文档摘录:
__________________________________________________

2026/3/26大约 5 分钟
Java并发编程
并发编程是Java开发中的核心技能,涉及多线程、锁机制、并发容器等内容。
线程基础
创建线程
// 方式1:继承Thread类
class MyThread extends Thread {
@Override
public void run() {
System.out.println("Thread running: " + Thread.currentThread().getName());
}
}
// 方式2:实现Runnable接口
class MyRunnable implements Runnable {
@Override
public void run() {
System.out.println("Runnable running: " + Thread.currentThread().getName());
}
}
// 方式3:实现Callable接口(有返回值)
class MyCallable implements Callable<String> {
@Override
public String call() throws Exception {
Thread.sleep(1000);
return "Callable result";
}
}
public class ThreadDemo {
public static void main(String[] args) throws Exception {
// 方式1
MyThread t1 = new MyThread();
t1.start();
// 方式2
Thread t2 = new Thread(new MyRunnable());
t2.start();
// 方式2(Lambda)
Thread t3 = new Thread(() -> System.out.println("Lambda thread"));
t3.start();
// 方式3
FutureTask<String> futureTask = new FutureTask<>(new MyCallable());
Thread t4 = new Thread(futureTask);
t4.start();
System.out.println(futureTask.get()); // 获取返回值
}
}线程生命周期
public class ThreadStateDemo {
public static void main(String[] args) throws InterruptedException {
Thread thread = new Thread(() -> {
try {
Thread.sleep(1000); // TIMED_WAITING
synchronized (ThreadStateDemo.class) {
ThreadStateDemo.class.wait(); // WAITING
}
} catch (InterruptedException e) {
e.printStackTrace();
}
});
System.out.println("创建后: " + thread.getState()); // NEW
thread.start();
System.out.println("启动后: " + thread.getState()); // RUNNABLE
Thread.sleep(100); // 等待线程启动
System.out.println("睡眠中: " + thread.getState()); // TIMED_WAITING
thread.join(); // 等待线程结束
System.out.println("结束后: " + thread.getState()); // TERMINATED
}
}线程同步
synchronized关键字
public class SynchronizedDemo {
private int count = 0;
private final Object lock = new Object();
// 同步实例方法(锁this)

__________________________________________________

所附条目:

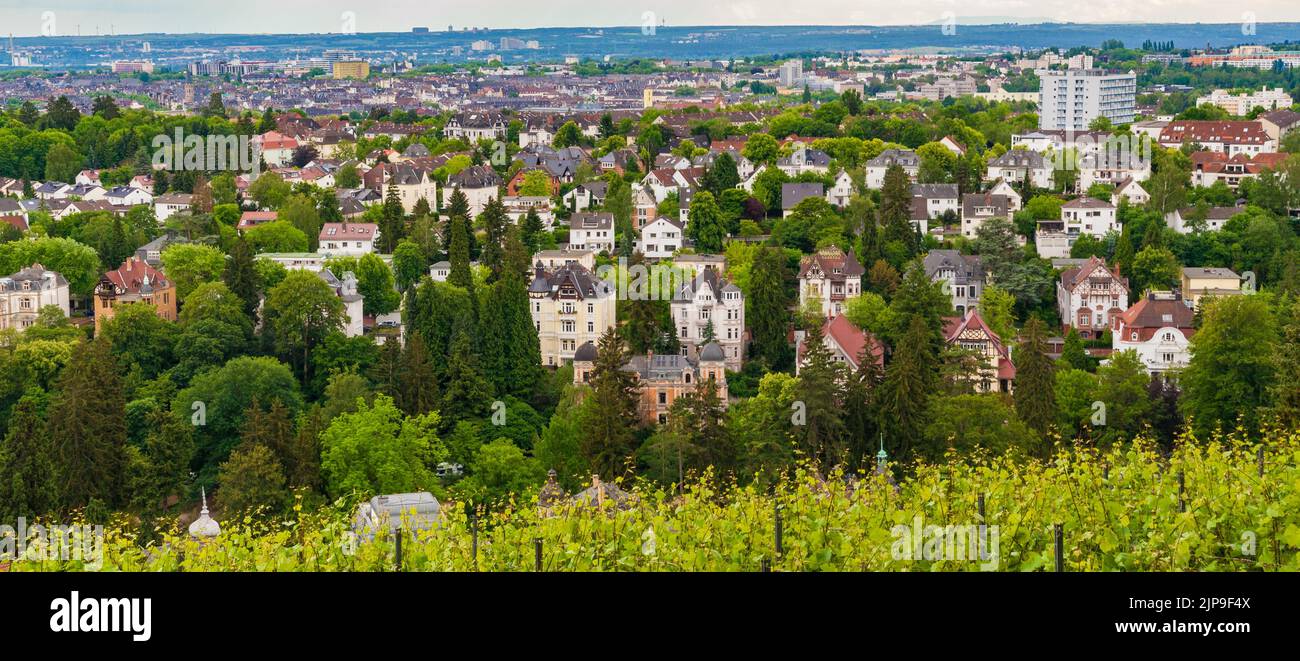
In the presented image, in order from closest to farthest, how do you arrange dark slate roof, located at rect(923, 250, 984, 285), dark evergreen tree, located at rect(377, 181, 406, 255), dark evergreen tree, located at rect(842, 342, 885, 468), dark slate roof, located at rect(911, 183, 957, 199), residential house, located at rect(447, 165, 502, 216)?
1. dark evergreen tree, located at rect(842, 342, 885, 468)
2. dark slate roof, located at rect(923, 250, 984, 285)
3. dark evergreen tree, located at rect(377, 181, 406, 255)
4. dark slate roof, located at rect(911, 183, 957, 199)
5. residential house, located at rect(447, 165, 502, 216)

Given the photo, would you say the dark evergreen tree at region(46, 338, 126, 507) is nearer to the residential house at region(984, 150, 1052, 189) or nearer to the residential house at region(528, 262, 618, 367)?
the residential house at region(528, 262, 618, 367)

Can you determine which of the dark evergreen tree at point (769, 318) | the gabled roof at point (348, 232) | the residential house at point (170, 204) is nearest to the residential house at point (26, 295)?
the gabled roof at point (348, 232)

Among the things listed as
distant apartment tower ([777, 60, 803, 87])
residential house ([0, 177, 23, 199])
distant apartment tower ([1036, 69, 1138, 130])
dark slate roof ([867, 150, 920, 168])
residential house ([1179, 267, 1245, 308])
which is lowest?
residential house ([1179, 267, 1245, 308])

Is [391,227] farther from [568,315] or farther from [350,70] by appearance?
[350,70]

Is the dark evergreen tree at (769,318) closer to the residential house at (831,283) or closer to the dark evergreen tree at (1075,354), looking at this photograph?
the residential house at (831,283)

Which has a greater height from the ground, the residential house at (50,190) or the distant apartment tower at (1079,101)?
the distant apartment tower at (1079,101)
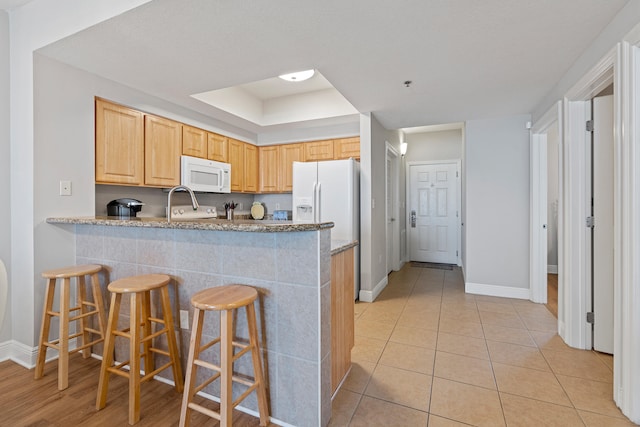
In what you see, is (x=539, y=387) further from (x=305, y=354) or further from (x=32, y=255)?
(x=32, y=255)

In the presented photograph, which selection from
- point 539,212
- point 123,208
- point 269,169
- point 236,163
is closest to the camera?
point 123,208

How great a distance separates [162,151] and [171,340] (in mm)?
2110

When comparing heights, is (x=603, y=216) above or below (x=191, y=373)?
above

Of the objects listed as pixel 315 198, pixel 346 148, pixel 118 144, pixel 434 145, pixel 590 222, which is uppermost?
pixel 434 145

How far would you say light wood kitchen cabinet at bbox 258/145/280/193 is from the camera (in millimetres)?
4547

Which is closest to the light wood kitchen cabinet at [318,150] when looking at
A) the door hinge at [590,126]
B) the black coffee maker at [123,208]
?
the black coffee maker at [123,208]

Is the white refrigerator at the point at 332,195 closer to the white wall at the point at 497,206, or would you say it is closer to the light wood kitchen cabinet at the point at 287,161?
the light wood kitchen cabinet at the point at 287,161

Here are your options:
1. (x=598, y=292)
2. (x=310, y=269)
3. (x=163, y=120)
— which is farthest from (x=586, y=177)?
(x=163, y=120)

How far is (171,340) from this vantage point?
1.76m

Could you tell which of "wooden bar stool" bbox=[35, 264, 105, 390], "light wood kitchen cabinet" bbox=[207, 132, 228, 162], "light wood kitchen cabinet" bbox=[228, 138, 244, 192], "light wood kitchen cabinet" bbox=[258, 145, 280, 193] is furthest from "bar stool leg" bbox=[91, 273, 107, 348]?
"light wood kitchen cabinet" bbox=[258, 145, 280, 193]

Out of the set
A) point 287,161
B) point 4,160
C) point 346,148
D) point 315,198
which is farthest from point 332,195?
point 4,160

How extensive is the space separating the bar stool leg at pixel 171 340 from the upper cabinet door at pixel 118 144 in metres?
1.49

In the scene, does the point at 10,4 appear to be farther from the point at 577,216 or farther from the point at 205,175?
the point at 577,216

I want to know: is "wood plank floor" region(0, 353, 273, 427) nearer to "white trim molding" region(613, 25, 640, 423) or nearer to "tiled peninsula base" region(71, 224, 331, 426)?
"tiled peninsula base" region(71, 224, 331, 426)
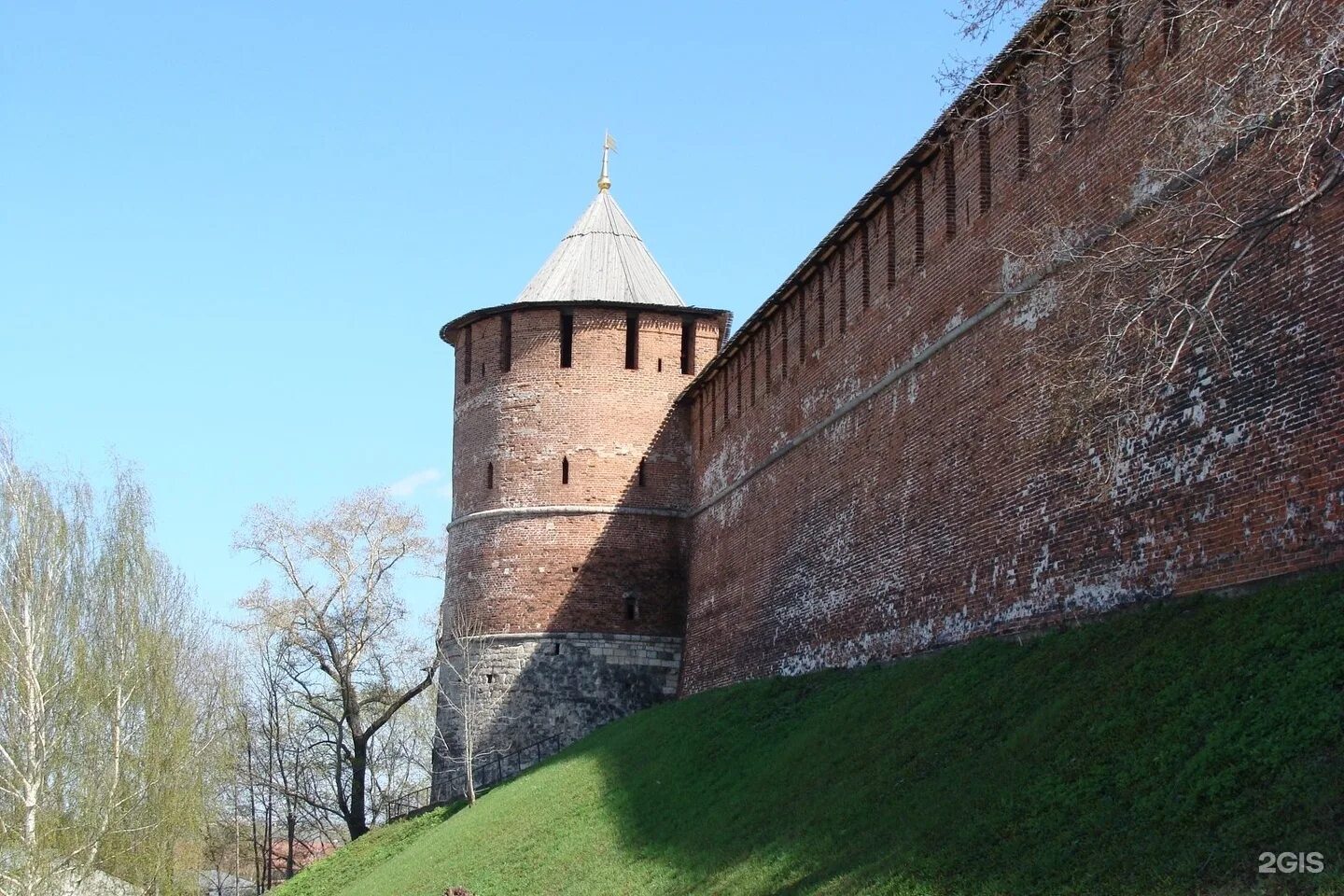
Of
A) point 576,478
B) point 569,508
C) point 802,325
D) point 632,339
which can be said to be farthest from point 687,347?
point 802,325

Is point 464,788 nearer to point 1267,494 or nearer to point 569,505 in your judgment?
point 569,505

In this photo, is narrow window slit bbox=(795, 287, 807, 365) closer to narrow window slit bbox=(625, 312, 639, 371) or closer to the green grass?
the green grass

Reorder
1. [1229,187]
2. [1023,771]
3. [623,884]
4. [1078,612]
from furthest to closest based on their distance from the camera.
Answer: [623,884] → [1078,612] → [1229,187] → [1023,771]

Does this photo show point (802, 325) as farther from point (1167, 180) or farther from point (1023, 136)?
point (1167, 180)

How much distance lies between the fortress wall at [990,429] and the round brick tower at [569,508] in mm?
1534

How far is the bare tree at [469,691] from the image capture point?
20.4m

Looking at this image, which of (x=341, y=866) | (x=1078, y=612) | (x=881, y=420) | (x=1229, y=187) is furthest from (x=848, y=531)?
(x=341, y=866)

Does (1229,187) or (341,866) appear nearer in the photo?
(1229,187)

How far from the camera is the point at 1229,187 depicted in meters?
8.72

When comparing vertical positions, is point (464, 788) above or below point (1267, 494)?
below

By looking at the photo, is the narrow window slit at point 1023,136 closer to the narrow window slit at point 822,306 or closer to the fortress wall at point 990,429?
the fortress wall at point 990,429

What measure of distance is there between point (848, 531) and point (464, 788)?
8108 mm

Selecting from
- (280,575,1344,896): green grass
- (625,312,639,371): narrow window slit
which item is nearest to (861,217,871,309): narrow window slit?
(280,575,1344,896): green grass

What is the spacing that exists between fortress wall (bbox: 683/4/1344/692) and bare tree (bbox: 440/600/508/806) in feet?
9.72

__________________________________________________

操作要求:
[1] 请从条目中摘出所有含有字符串“located”的行。
[2] 接着这段Java并发编程摘录的末尾往下续写。
这段Java并发编程摘录与各条目之间没有任何关联。

练习答案:
[1]
In the presented image, in order from closest to farthest, how do you arrange dark slate roof, located at rect(923, 250, 984, 285), dark evergreen tree, located at rect(377, 181, 406, 255), dark evergreen tree, located at rect(842, 342, 885, 468), dark slate roof, located at rect(911, 183, 957, 199), residential house, located at rect(447, 165, 502, 216)?
1. dark evergreen tree, located at rect(842, 342, 885, 468)
2. dark slate roof, located at rect(923, 250, 984, 285)
3. dark evergreen tree, located at rect(377, 181, 406, 255)
4. dark slate roof, located at rect(911, 183, 957, 199)
5. residential house, located at rect(447, 165, 502, 216)

[2]
public synchronized void increment1() {
count++;
}
// 同步代码块(锁指定对象)
public void increment2() {
synchronized (lock) {
count++;
}
}
// 同步静态方法(锁Class对象)
public static synchronized void staticMethod() {
// ...
}
}
// 同步代码块示例
class Counter {
private int count = 0;
public void add() {
synchronized (this) {
count++;
}
}
public int getCount() {
return count;
}
}
public class SynchronizedExample {
public static void main(String[] args) throws InterruptedException {
Counter counter = new Counter();
Thread t1 = new Thread(() -> {
for (int i = 0; i < 10000; i++) {
counter.add();
}
});
Thread t2 = new Thread(() -> {
for (int i = 0; i < 10000; i++) {
counter.add();
}
});
t1.start();
t2.start();
t1.join();
t2.join();
System.out.println("Count: " + counter.getCount()); // 20000
}
}Lock接口
import java.util.concurrent.locks.*;
public class LockDemo {
private int count = 0;
private final ReentrantLock lock = new ReentrantLock();
public void increment() {
lock.lock(); // 获取锁
try {
count++;
} finally {
lock.unlock(); // 释放锁(必须在finally中)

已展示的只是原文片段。